What is Data Engineering?
A broad overview of the data engineering field by former Facebook data engineer Benjamin Rogojan.
Q: I’m hearing more about data engineering. As a software engineer, why is it important, what’s worth knowing about this field, and could it be worth transitioning into this area?
This is an important question as data engineering is a field that is without doubt, on fire. In November of last year, I wrote about what seemed to be a Data Engineer shortage in the issue, More follow-up on the tech hiring market:
“Data usage is exploding, and companies need to make more use of their large datasets than ever. Talking with hiring managers, the past 18 months has been a turning point for many organizations, where they are doubling down on their ability to extract real-time insights from their large data sets. (...)
What makes hiring for data engineers challenging is the many languages, technologies and different types of data work different organizations have.”
To answer this question, I pulled in Benjamin Rogojan, who also goes by Seattle Data Guy, on his popular data engineering blog and YouTube channel.
Ben has been living and breathing data engineering for more than 7 years. He worked for 3 years at Facebook as a Data Engineer and has gone independent following his work there. He now works with both large and small companies to build out data warehousing, developing and implementing models, and takes on just about any data pipeline challenge.
Ben also writes the SeattleDataGuy newsletter on Substack which is a publication to learn about end-to-end data flows, Data Engineering, MLOps, and Data Science. Subscribe here.
In this issue, Ben covers:
What do data engineers do?
Data engineering terms.
Why data engineering is becoming more important.
Data engineering tools: an overview.
Where is data engineering headed?
Getting into data engineering as a software engineer.
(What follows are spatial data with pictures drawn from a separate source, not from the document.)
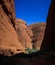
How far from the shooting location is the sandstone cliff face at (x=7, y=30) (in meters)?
23.6

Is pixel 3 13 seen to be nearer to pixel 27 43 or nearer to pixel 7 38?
pixel 7 38

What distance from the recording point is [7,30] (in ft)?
84.8

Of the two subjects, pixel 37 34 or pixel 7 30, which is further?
pixel 37 34

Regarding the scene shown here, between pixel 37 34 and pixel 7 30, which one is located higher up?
pixel 7 30

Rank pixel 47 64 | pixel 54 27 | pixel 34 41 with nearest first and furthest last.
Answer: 1. pixel 47 64
2. pixel 54 27
3. pixel 34 41

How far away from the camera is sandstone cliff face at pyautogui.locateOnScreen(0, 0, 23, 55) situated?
23597 millimetres

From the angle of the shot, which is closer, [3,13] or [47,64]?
[47,64]

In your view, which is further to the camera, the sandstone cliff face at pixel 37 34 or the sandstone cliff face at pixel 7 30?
the sandstone cliff face at pixel 37 34

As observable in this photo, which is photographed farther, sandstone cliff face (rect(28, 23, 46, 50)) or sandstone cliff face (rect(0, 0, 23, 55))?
sandstone cliff face (rect(28, 23, 46, 50))

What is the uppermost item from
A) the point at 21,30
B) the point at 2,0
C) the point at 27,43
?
the point at 2,0

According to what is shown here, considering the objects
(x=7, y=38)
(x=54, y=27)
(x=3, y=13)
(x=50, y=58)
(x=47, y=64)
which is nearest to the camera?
(x=47, y=64)

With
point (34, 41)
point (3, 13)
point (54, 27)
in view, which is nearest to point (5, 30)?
point (3, 13)

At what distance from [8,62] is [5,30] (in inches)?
478

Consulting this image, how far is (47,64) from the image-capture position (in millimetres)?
11289
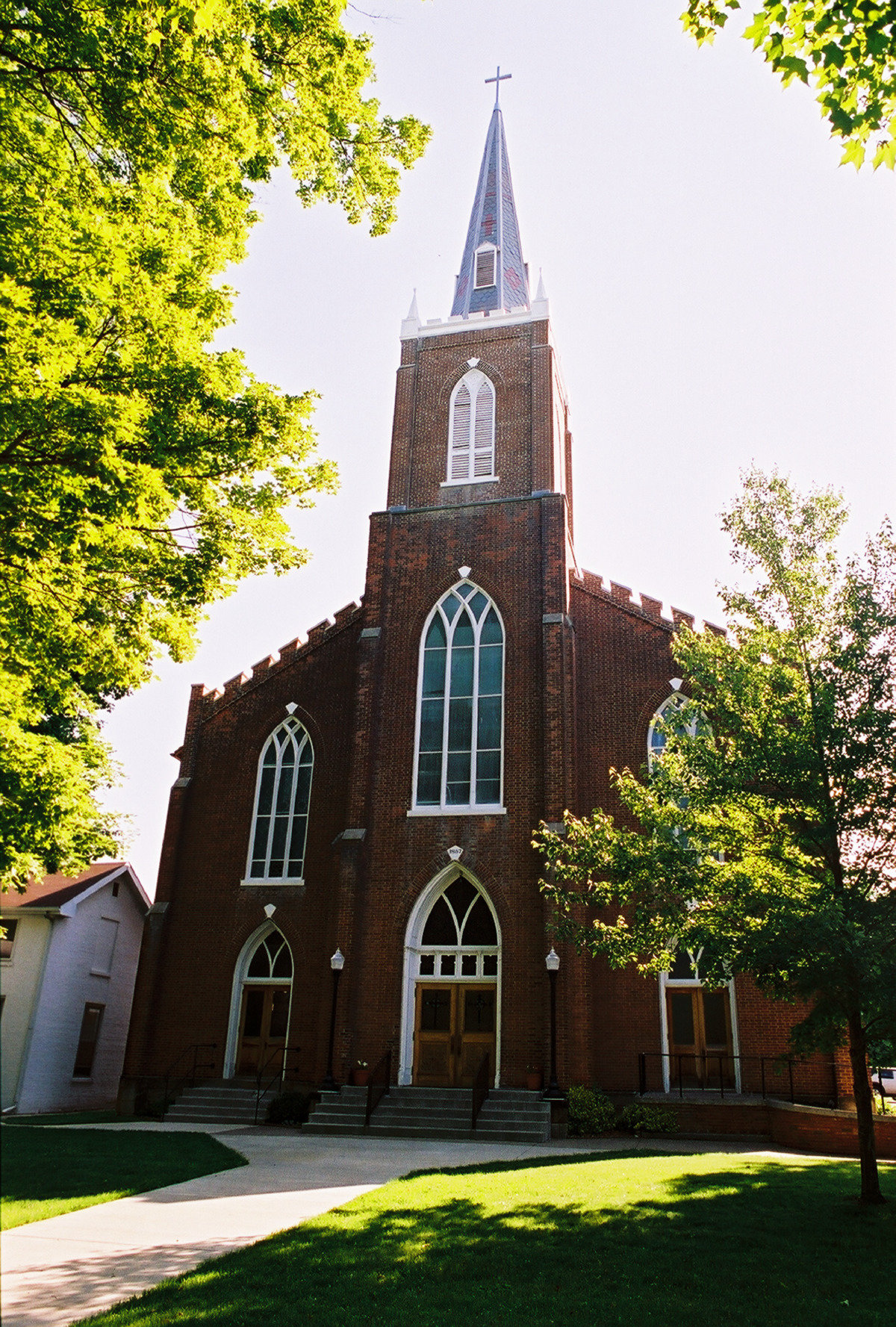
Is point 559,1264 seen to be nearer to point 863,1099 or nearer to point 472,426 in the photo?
point 863,1099

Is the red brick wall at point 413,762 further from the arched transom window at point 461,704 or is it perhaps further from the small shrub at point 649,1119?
the small shrub at point 649,1119

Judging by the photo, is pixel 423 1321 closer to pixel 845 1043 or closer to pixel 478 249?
pixel 845 1043

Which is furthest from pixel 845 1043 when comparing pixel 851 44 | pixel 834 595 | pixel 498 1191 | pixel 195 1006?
pixel 195 1006

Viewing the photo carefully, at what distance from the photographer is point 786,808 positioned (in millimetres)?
10234

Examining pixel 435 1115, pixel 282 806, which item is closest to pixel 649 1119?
pixel 435 1115

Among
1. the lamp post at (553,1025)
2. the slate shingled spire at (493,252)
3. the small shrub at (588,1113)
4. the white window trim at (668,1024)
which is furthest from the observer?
the slate shingled spire at (493,252)

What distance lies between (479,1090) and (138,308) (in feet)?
45.0

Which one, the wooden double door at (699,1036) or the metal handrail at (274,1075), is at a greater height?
the wooden double door at (699,1036)

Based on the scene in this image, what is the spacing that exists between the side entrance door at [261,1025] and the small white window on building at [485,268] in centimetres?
2118

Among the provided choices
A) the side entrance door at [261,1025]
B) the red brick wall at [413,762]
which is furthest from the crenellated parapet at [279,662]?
the side entrance door at [261,1025]

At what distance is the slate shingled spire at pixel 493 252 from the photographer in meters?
28.8

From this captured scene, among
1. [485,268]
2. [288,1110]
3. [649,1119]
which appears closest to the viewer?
[649,1119]

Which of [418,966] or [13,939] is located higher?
[418,966]

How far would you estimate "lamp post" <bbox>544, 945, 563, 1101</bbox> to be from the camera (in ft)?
53.7
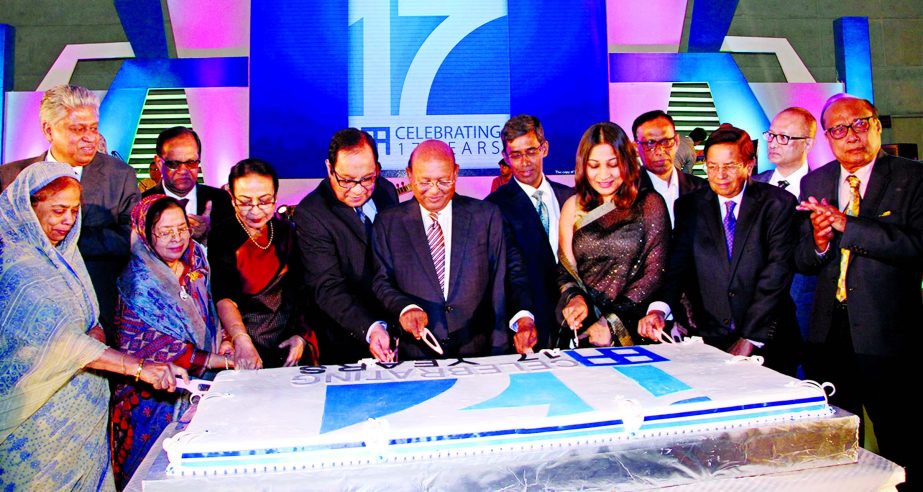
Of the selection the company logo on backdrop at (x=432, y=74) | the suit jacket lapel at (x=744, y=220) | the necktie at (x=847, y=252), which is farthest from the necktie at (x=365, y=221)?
the company logo on backdrop at (x=432, y=74)

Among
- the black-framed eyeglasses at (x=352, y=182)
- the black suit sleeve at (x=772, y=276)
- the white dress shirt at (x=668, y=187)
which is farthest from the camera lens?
the white dress shirt at (x=668, y=187)

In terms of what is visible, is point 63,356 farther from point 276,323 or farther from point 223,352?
point 276,323

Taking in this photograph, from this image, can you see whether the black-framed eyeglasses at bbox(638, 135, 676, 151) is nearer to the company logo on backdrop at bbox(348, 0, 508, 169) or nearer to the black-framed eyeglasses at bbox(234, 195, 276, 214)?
the company logo on backdrop at bbox(348, 0, 508, 169)

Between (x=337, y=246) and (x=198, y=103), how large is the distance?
3348mm

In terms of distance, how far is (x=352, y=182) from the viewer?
10.4ft

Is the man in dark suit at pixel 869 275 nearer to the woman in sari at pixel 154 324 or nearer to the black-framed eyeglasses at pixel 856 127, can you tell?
the black-framed eyeglasses at pixel 856 127

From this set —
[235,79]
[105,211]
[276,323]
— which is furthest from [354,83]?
[276,323]

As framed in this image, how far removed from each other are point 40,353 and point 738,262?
2901mm

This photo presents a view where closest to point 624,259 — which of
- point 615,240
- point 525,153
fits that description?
point 615,240

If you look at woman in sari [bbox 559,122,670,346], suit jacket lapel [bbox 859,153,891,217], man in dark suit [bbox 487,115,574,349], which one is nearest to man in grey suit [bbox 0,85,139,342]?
man in dark suit [bbox 487,115,574,349]

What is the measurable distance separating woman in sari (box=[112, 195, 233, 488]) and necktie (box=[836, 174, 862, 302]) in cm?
281

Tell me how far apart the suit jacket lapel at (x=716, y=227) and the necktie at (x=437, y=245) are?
128cm

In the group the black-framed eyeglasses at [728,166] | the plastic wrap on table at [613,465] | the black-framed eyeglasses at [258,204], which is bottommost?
the plastic wrap on table at [613,465]

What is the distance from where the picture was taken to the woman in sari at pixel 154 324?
2723 millimetres
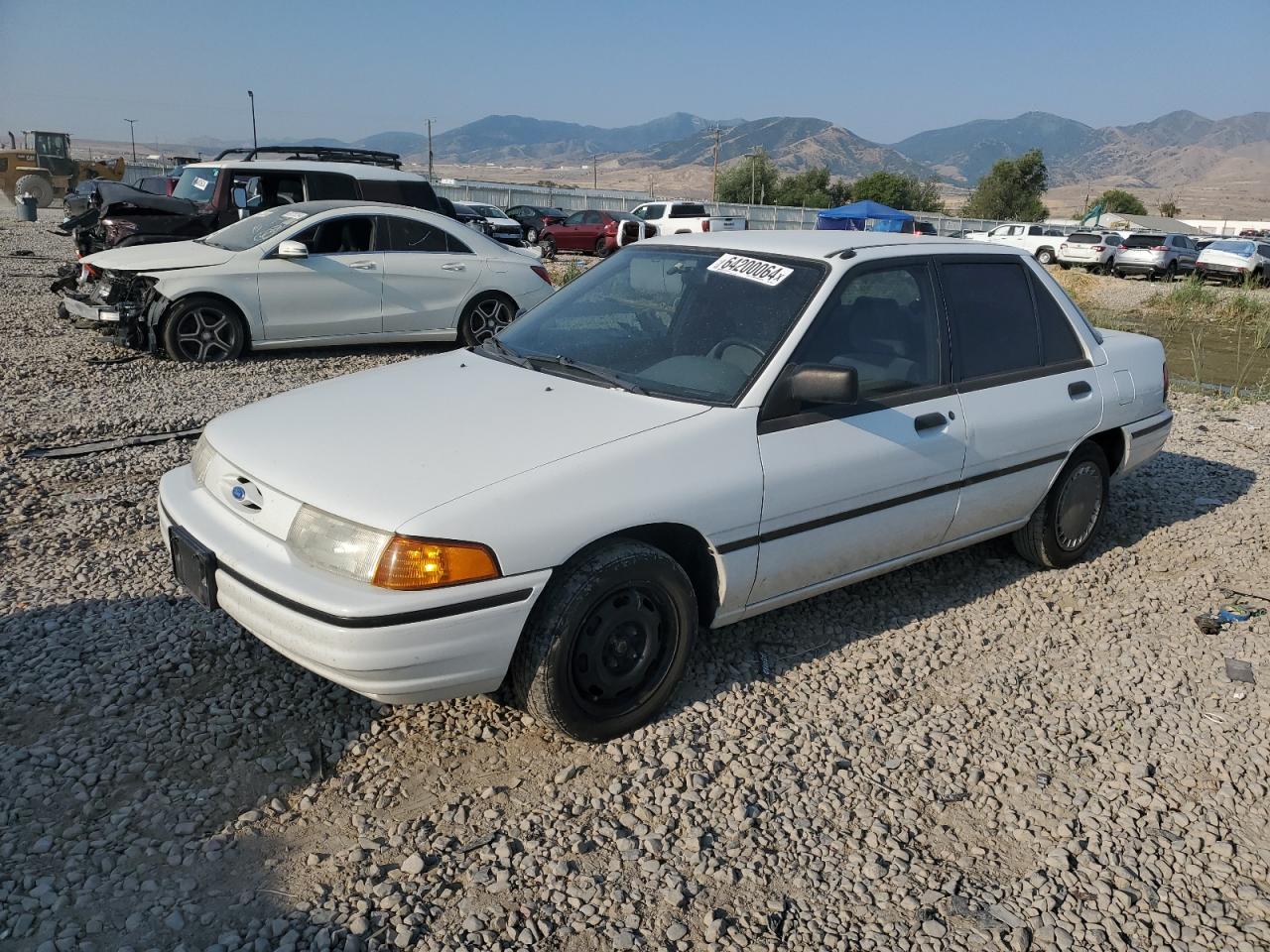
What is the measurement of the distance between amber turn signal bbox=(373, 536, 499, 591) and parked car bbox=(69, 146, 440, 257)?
886 centimetres

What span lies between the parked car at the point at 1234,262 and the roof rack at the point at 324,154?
25.4 metres

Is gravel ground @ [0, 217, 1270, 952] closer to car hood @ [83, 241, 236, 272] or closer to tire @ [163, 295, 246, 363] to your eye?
tire @ [163, 295, 246, 363]

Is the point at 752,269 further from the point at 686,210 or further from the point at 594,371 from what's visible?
the point at 686,210

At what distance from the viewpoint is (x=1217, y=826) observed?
9.99ft

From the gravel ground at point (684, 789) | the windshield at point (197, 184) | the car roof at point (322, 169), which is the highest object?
the car roof at point (322, 169)

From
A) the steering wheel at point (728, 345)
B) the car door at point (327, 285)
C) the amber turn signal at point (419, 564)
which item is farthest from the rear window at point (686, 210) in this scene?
the amber turn signal at point (419, 564)

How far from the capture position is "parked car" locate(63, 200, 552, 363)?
28.7 feet

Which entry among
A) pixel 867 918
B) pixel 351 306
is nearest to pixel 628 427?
pixel 867 918

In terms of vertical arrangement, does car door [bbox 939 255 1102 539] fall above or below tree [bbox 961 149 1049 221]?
below

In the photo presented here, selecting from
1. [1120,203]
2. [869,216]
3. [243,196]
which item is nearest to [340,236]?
[243,196]

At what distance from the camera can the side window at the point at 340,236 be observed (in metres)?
9.23

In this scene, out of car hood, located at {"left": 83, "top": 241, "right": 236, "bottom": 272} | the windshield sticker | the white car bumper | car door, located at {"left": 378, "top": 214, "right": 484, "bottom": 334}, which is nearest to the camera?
the white car bumper

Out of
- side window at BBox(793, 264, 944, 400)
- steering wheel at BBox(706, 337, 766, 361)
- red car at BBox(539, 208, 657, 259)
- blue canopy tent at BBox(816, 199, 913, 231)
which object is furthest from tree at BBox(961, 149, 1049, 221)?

Non-full subscribers can read Part 1 of this article without a paywall here.
With that, over to Ben:
For the past near decade I have worked in the data world. Like many, in 2012 I was exposed to HBR’s Data Scientist: The Sexiest Job of the 21st Century. But also like many, I found data science wasn’t the exact field for me. Instead, after working with a few data scientists for a while I quickly realized I enjoyed building data infrastructure far more than creating Jupyter Notebooks.
Initially, I didn’t really know what this role was that I had stumbled into. I called myself an automation engineer, a BI Engineer, and other titles I have long forgotten. Even when I was looking for jobs online I would just search for a mix of “SQL”, “Automation” and “Big Data,” instead of a specific job title.
Eventually, I found a role called “data engineer” and it stuck. Recently, the role itself has been gaining a little more traction, to the point where data engineering is growing more rapidly than data science roles. Also, companies like Airbnb have started initiatives to hire more data engineers to increase their data quality.
But what is a data engineer and what do data engineers do for a company? In this article, we dive into data engineering, some of its key concepts and the role it plays within companies.